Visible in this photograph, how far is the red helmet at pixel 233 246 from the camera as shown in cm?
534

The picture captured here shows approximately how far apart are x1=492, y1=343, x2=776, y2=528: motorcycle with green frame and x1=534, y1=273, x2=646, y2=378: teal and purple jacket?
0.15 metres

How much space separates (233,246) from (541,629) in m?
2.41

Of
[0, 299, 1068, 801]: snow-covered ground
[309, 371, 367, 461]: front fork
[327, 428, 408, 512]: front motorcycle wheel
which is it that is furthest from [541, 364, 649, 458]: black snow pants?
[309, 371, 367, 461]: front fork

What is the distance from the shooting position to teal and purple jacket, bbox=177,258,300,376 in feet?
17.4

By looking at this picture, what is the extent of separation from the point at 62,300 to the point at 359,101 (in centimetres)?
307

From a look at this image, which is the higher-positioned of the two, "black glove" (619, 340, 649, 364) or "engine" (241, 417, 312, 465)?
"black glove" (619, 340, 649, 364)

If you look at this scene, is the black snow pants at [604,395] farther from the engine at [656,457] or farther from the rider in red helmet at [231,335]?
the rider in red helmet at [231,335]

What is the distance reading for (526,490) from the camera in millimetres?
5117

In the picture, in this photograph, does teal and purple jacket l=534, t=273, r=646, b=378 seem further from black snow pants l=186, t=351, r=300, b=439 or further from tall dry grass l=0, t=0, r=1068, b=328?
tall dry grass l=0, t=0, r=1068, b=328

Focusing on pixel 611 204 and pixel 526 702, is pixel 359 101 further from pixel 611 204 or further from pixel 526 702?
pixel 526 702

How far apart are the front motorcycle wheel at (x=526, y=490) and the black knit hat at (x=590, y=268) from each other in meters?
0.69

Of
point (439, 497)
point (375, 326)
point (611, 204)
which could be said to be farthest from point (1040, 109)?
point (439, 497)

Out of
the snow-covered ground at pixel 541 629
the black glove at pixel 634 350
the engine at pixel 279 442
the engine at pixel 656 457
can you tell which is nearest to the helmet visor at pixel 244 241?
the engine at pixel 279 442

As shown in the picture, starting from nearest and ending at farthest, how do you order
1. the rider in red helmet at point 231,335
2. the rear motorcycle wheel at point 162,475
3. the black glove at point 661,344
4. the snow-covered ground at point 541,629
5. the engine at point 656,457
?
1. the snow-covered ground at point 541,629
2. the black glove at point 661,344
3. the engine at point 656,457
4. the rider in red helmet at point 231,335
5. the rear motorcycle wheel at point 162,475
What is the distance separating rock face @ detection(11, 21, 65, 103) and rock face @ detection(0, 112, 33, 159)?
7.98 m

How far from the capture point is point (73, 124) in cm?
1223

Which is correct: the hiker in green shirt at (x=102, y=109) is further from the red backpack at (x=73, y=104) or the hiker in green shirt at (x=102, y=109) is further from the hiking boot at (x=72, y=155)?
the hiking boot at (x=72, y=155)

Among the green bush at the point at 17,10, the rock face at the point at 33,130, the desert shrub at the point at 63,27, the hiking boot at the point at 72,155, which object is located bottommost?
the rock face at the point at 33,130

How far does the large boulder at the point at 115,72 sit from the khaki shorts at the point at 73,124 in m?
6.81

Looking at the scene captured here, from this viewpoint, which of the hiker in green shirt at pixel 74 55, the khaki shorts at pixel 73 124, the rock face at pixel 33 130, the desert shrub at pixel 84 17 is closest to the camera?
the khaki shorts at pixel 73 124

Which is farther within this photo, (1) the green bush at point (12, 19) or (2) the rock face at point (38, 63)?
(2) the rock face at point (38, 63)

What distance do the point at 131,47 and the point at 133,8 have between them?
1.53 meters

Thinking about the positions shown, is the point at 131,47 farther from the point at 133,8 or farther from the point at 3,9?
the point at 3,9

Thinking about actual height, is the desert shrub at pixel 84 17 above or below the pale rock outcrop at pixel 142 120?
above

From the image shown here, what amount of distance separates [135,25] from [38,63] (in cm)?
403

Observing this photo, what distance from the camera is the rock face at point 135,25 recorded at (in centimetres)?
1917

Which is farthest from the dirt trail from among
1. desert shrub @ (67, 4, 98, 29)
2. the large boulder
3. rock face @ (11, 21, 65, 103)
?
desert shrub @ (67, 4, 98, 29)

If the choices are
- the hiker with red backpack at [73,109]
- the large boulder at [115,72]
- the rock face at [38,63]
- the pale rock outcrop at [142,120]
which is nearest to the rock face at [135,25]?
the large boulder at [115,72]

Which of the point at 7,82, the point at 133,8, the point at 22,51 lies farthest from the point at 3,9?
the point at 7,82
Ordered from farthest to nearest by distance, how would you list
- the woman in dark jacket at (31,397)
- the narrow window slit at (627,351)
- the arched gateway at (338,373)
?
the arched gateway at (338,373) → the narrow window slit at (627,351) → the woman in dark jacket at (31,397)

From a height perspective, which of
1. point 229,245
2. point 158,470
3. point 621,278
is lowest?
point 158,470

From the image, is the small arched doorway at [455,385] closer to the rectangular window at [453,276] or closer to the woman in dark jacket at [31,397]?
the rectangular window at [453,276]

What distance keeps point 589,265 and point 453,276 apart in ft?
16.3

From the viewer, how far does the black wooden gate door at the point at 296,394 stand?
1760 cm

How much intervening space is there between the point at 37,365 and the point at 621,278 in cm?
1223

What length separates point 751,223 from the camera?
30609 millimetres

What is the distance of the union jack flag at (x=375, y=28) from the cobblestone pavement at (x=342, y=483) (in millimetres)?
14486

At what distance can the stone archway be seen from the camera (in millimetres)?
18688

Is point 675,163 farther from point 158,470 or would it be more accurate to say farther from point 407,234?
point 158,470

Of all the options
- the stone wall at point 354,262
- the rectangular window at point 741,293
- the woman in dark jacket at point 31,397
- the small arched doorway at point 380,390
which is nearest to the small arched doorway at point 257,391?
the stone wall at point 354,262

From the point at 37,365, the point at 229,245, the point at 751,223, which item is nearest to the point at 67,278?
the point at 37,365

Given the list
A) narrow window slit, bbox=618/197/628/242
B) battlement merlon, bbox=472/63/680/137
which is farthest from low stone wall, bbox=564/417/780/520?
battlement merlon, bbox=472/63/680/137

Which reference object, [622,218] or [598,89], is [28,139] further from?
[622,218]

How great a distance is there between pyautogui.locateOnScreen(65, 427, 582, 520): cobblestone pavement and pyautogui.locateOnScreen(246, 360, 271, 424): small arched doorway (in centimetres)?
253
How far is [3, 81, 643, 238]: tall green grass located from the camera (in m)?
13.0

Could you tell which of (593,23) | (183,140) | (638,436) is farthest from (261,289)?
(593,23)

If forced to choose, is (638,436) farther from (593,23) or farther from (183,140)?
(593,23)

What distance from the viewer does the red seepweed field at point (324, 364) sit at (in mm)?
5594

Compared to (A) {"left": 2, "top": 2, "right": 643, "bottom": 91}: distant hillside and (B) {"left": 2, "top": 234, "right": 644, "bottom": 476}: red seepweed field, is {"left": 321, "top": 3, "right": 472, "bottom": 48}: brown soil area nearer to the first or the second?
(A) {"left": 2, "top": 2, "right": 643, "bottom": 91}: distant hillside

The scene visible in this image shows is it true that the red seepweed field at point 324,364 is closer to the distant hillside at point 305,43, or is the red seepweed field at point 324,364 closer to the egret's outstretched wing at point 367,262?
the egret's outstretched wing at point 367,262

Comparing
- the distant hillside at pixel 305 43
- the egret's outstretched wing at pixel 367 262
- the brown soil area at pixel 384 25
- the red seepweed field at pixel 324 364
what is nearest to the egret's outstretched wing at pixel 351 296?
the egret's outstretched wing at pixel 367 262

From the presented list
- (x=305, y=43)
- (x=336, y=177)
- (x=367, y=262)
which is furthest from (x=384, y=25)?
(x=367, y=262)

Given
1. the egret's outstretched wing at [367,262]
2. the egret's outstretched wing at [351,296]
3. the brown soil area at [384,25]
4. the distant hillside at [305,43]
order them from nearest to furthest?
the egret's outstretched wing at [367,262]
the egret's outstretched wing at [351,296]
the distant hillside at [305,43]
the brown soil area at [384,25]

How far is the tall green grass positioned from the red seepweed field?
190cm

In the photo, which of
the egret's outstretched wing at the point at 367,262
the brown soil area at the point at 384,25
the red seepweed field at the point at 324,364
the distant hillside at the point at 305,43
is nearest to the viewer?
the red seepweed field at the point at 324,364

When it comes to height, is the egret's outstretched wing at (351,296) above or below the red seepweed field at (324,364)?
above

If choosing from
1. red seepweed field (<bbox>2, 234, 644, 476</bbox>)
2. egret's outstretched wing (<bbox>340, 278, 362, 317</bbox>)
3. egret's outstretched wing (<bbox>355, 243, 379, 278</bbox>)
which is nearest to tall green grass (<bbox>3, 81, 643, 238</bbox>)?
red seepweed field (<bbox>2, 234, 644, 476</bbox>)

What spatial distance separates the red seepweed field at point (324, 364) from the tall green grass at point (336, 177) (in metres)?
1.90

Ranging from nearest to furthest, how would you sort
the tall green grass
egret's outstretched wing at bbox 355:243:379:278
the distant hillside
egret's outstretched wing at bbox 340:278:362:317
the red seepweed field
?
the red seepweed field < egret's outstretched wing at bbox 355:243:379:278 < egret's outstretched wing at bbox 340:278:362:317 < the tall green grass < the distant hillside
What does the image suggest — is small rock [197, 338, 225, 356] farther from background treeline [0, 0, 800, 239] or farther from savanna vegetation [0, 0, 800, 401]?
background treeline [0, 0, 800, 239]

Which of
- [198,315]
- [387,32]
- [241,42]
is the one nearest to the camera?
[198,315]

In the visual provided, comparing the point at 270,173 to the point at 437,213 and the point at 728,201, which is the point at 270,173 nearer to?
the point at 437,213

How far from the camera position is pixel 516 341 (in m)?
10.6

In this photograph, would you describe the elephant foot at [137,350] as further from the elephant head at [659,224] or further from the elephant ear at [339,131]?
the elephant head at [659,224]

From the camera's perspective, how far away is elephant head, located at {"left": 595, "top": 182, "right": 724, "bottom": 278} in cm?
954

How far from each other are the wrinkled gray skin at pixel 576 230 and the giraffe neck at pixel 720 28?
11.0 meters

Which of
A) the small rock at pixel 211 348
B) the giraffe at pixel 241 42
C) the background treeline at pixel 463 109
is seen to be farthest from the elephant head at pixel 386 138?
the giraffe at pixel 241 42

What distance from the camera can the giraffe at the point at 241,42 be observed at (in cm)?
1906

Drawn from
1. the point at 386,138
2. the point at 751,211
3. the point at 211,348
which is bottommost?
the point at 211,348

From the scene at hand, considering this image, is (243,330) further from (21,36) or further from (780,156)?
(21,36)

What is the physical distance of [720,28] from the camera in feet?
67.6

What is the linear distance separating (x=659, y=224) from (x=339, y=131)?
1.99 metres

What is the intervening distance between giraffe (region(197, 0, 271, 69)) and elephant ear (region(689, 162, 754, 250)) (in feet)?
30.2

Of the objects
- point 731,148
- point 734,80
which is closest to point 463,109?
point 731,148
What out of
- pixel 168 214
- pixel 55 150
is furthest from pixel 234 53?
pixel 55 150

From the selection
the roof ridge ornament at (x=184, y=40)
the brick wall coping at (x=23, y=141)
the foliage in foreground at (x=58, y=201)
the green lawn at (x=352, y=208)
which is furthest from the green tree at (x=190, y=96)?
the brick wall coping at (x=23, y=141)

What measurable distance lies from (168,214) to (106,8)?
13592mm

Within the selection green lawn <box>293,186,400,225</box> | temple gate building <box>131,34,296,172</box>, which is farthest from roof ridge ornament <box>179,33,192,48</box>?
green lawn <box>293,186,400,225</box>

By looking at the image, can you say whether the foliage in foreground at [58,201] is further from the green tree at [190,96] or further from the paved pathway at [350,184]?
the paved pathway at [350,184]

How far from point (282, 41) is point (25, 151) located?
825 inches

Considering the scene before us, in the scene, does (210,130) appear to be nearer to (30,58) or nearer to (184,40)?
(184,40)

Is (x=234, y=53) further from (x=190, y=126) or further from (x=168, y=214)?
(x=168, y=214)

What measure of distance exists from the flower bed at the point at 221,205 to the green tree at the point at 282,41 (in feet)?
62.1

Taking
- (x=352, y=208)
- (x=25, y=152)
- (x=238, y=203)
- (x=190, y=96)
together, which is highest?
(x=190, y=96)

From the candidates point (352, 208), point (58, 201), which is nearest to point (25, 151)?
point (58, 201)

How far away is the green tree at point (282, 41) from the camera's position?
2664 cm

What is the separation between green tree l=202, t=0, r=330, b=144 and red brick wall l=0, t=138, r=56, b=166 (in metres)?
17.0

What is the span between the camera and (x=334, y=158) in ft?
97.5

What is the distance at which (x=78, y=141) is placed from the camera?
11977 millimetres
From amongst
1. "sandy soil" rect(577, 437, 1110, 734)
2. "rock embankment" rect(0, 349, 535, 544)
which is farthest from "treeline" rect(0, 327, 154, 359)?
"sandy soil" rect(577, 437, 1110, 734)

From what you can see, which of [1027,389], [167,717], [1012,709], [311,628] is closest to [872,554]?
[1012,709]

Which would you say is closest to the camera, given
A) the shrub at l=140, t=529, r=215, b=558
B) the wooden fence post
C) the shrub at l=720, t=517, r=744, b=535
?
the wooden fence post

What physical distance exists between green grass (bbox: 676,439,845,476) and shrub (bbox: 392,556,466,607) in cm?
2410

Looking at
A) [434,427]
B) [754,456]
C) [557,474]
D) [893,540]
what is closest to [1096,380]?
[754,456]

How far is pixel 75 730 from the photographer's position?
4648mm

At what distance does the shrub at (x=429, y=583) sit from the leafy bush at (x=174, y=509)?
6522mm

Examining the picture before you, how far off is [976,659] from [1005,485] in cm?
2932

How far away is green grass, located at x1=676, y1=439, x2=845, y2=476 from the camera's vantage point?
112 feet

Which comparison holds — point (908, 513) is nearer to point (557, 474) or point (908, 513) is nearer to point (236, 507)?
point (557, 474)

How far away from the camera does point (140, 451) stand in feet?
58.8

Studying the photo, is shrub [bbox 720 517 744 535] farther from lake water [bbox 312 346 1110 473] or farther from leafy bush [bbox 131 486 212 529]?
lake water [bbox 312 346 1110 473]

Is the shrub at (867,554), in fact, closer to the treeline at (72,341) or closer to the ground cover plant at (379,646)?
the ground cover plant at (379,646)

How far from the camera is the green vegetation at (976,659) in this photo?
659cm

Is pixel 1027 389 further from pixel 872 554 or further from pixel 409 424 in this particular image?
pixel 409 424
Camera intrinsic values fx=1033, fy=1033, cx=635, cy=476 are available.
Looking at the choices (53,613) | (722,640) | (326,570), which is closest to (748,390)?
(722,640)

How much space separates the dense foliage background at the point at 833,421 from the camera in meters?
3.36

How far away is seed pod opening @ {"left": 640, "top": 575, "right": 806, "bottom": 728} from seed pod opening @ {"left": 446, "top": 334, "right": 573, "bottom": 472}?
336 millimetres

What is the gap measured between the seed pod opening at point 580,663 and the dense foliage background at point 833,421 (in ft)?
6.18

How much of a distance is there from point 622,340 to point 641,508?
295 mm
-=-=-=-=-
> **Objective**: Repeat, word for word, every line from the line that contains "Is the shrub" to the end of the entries; include both of those lines and no others.

> **The result**:
Is the shrub at (867,554), in fact, closer to the treeline at (72,341) or closer to the ground cover plant at (379,646)?
the ground cover plant at (379,646)

How far from the camera is the green vegetation at (976,659) in this photo?
659cm

Is pixel 1027 389 further from pixel 872 554 or further from pixel 409 424 in this particular image?
pixel 409 424
Camera intrinsic values fx=1033, fy=1033, cx=635, cy=476 are available.
Looking at the choices (53,613) | (722,640) | (326,570), which is closest to (748,390)?
(722,640)

How much space separates the dense foliage background at the point at 833,421 from the camera in meters?
3.36

How far away is seed pod opening @ {"left": 640, "top": 575, "right": 806, "bottom": 728} from seed pod opening @ {"left": 446, "top": 334, "right": 573, "bottom": 472}?
336 millimetres

What is the gap measured between the seed pod opening at point 580,663 and the dense foliage background at point 833,421 (in ft)?
6.18

How much of a distance is there from point 622,340 to point 641,508?
295 mm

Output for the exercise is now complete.